Challenge: Can you collect every line of the items below that contains the word "pixel"? Case matters.

Items of spatial reasoning questions:
>>

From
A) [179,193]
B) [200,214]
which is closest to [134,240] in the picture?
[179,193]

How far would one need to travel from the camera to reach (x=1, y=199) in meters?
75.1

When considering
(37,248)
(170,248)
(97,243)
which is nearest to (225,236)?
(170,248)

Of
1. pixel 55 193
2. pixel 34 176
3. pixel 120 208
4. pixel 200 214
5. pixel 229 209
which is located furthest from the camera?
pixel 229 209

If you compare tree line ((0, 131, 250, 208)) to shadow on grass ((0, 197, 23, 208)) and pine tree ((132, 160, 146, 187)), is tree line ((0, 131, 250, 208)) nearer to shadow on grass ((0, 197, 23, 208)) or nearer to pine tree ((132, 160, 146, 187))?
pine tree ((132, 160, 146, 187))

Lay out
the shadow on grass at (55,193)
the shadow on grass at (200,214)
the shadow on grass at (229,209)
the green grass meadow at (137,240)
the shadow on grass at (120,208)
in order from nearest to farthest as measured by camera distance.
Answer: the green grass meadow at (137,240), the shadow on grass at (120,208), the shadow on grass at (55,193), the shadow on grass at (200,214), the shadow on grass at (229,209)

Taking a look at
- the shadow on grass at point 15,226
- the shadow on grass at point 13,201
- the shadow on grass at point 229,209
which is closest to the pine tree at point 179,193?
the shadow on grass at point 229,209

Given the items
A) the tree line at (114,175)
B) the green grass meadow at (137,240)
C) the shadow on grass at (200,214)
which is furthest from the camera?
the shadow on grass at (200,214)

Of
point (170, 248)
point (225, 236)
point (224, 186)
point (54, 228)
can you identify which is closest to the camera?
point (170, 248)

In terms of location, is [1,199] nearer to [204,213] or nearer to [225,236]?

<<

Task response:
1. pixel 55 193
2. pixel 34 176
3. pixel 120 208
4. pixel 200 214
5. pixel 229 209
pixel 229 209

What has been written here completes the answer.